Mountain and Sherpa

I’m pretty choosy about what documentaries I’ll pay to see in a cinema.  I figure the point of sitting still and quiet for a couple of hours in a darkened space in front of a big screen is to get yourself totally immersed in an imagined story without pause or interruption and (hopefully) without distraction from other people.  For all the rest – most documentaries, talk shows, game shows and sitcoms – the TV screen does perfectly well and in fact it’s a boon to be able to record, pause, delay, repeat, play back or fast-forward. 

Of course, some documentaries are MADE for the big screen, like those Imax nature spectaculars.  And there are those that benefit from a big screen because of their setting: Sherpa, for instance, about the Nepalese guides who help affluent foreigners climb Mt Everest often for little reward and at great peril to their own lives. 

My photo of Everest and Lhotse, taken from the best window-seat I ever had

Sherpa was made by Australian director Jennifer Peedom and released in 2015.   It became the biggest-grossing Australian documentary ever, and deservedly so.  Now Peedom has released Mountain, a more abstract creature than the essentially conventional Sherpa, and it would be downright folly not to see it on a big screen.   

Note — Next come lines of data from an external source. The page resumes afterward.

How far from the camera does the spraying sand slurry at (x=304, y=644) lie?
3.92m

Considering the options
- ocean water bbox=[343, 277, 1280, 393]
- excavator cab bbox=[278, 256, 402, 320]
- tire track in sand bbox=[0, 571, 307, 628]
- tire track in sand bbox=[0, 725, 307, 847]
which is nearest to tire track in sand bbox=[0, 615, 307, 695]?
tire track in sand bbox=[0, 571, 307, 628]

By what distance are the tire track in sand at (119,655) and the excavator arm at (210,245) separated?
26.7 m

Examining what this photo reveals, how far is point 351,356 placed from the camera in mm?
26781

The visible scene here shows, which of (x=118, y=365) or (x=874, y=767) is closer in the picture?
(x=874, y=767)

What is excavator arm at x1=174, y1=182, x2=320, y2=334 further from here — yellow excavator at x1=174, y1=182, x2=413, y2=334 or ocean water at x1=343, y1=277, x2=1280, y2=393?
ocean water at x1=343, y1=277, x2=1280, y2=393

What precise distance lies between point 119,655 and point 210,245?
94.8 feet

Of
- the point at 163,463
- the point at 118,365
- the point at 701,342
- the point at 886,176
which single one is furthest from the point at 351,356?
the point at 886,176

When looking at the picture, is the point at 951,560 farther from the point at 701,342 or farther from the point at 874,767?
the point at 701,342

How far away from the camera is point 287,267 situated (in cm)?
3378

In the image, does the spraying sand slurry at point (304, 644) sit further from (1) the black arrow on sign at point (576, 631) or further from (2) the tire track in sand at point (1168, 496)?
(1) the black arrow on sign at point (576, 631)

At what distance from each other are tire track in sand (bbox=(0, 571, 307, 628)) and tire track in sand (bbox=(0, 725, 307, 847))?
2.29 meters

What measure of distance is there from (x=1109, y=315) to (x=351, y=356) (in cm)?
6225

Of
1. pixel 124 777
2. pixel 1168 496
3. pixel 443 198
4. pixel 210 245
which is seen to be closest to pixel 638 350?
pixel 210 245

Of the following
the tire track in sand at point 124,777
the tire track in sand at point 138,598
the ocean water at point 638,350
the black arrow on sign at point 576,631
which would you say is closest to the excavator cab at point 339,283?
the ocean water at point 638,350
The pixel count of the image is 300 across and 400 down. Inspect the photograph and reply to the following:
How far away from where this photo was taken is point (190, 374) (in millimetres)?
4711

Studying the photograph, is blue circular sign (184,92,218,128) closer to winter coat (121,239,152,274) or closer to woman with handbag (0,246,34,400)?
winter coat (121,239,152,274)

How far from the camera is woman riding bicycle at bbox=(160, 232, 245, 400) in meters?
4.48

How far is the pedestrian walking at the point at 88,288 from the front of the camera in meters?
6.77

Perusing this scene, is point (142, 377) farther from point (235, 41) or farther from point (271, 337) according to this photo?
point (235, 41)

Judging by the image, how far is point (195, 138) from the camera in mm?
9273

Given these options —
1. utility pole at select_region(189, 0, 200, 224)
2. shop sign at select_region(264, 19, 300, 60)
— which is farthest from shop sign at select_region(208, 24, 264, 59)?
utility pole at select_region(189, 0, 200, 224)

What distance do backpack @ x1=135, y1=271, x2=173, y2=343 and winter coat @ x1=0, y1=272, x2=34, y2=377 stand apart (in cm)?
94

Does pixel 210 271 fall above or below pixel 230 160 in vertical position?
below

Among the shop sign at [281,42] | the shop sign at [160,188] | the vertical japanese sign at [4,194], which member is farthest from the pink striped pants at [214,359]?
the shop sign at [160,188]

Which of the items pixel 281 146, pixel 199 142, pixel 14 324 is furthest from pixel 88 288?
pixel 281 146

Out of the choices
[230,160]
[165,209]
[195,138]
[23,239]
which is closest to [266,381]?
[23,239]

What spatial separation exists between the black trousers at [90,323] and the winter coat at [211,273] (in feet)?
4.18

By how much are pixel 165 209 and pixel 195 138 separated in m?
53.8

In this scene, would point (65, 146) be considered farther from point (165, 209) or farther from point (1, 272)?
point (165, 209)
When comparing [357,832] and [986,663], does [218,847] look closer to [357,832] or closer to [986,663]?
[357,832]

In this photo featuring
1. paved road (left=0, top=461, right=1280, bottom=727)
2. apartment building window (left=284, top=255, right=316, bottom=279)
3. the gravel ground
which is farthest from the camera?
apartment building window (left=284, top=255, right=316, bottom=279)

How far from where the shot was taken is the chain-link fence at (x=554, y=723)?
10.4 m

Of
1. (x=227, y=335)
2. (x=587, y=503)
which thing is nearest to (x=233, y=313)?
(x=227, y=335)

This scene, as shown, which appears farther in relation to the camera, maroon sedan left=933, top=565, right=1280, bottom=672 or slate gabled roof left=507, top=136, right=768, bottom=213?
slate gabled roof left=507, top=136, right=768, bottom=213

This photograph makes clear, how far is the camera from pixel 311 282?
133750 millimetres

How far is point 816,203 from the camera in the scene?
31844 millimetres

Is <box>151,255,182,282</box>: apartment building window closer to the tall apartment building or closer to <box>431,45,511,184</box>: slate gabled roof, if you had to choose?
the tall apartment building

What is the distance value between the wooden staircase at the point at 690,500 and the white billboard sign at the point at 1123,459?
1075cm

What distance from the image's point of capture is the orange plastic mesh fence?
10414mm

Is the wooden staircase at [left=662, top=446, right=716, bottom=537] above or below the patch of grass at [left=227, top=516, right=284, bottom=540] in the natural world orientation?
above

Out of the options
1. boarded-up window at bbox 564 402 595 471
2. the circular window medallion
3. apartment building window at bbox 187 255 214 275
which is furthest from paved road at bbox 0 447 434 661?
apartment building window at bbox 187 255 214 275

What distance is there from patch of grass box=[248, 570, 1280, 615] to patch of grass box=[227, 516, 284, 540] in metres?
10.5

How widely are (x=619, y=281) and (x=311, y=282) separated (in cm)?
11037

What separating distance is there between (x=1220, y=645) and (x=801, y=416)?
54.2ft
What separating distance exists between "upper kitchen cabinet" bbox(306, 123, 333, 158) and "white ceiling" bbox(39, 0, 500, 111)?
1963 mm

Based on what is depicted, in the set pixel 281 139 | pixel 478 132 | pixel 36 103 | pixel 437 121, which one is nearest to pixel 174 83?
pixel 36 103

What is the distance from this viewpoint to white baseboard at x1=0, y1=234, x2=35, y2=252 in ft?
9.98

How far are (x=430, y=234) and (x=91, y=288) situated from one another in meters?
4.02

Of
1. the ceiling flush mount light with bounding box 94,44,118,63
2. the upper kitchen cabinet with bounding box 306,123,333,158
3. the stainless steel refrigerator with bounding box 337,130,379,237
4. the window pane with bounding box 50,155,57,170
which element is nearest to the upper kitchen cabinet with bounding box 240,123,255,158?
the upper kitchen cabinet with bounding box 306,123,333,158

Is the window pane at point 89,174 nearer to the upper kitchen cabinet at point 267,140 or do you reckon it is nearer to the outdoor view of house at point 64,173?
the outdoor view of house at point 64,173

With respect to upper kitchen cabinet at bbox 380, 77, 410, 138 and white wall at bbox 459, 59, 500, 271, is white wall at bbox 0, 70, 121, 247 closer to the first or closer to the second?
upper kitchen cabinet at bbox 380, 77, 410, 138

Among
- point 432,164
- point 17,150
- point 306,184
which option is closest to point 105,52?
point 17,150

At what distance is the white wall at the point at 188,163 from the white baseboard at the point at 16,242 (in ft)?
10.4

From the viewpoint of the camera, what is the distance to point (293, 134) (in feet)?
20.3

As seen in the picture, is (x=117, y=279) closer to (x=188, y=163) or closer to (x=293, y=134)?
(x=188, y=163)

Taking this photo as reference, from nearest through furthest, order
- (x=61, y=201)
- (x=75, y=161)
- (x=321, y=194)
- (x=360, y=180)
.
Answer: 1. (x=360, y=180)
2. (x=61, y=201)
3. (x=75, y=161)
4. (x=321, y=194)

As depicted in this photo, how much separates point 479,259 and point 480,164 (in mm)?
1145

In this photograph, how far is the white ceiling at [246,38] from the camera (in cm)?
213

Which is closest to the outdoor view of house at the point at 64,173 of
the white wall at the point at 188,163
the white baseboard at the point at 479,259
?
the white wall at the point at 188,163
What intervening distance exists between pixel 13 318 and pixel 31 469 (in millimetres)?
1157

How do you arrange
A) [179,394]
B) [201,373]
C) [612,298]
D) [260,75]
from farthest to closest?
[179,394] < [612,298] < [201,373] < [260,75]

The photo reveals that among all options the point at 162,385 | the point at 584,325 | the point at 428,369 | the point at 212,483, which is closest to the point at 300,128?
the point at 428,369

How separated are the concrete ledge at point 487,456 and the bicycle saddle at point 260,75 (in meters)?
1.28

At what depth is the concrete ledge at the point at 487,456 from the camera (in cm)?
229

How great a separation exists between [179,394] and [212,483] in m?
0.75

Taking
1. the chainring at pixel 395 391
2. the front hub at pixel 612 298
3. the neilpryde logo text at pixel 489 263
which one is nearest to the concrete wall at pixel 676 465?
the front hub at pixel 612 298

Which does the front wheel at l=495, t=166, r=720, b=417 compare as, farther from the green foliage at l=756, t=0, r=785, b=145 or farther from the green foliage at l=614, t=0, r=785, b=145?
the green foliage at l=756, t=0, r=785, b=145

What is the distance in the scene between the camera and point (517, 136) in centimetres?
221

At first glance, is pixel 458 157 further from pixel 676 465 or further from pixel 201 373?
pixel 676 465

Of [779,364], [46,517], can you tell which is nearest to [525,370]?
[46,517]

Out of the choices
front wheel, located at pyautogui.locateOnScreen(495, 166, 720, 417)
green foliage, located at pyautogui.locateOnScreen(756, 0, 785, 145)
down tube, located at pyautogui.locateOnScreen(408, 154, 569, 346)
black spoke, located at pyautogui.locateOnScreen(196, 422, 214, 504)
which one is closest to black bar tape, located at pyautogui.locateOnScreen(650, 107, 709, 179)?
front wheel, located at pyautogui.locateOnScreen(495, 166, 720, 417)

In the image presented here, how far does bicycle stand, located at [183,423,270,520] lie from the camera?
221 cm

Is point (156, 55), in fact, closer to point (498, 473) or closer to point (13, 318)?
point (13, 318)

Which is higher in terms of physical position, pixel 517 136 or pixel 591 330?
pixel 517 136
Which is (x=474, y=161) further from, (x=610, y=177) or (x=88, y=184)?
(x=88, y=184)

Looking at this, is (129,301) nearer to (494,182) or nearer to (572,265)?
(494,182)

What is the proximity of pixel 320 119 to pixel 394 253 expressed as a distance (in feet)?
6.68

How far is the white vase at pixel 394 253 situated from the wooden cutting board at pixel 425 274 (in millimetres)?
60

It is, as the name suggests, about mountains, and is worth seeing for the sublime cinematography alone.  But it’s also a meditation, scripted by Peedom and narrated by actor Willem Dafoe, on the place of mountains in the human psyche and our shifting attitudes to them. 

It’s abstract in the sense that places are not identified by name and no dates are mentioned, but not so abstract that it ignores the passage of time.  The commentary makes the point that for most of human history mountains were considered hostile, mystical places, and that it’s only in post-industrial times that mankind – mostly white European males at first – evinced a desire for mastery over this dangerous realm of gods and monsters. 

Peedom doesn’t condemn this despite her evident affinity with the traditions of mountain people such as the Nepalese.  She does have some strong words to say about the commercialisation of Everest, the ascent of which, she says, is no longer a personal challenge so much as an exercise in crowd control. 

But she keeps the tut-tutting and the spiritual guff to a minimum and lets the astonishing cinematography carry the point of the movie, which I suppose can be summed up as ‘mountains are awesome, and so are the skills and audacity of the crazy-brave young adventure-seekers who go there’. 

We see them somersaulting their skis down vertical slopes, racing avalanches, plummeting through holes in rocks (BEFORE opening parachutes), gliding through vertiginous peaks in puffy inflated bodysuits, hurtling along narrow paths on mountain bikes, launching themselves off cliff-edges into the snowy abyss, clinging with bloodied fingers to tiny cracks in the perpendicular rockface, suspended in mid-air.  They risk life and limb and don’t always beat the odds. 

Much of this footage is literally breathtaking.  You can’t help gasping and vocalising, or just shaking your head in disbelief at the stupendous bravado. 

The music soundtrack is central to the enterprise.  In fact Mountain is described as a co-production between Peedom’s cinematographic team and the Australian Chamber Orchestra with Richard Tognetti at the helm.  Tognetti’s original music score is wonderfully good, but he also uses classical music at crucial moments and I left the cinema with the sublimely beautiful notes of the adagio from Beethoven’s 5th piano concerto ringing in my ears and thinking I really should crack out my classical CD collection more often. 

It should ideally be in an Imax cinema, but if we had one here in Hobart, could my heart stand it?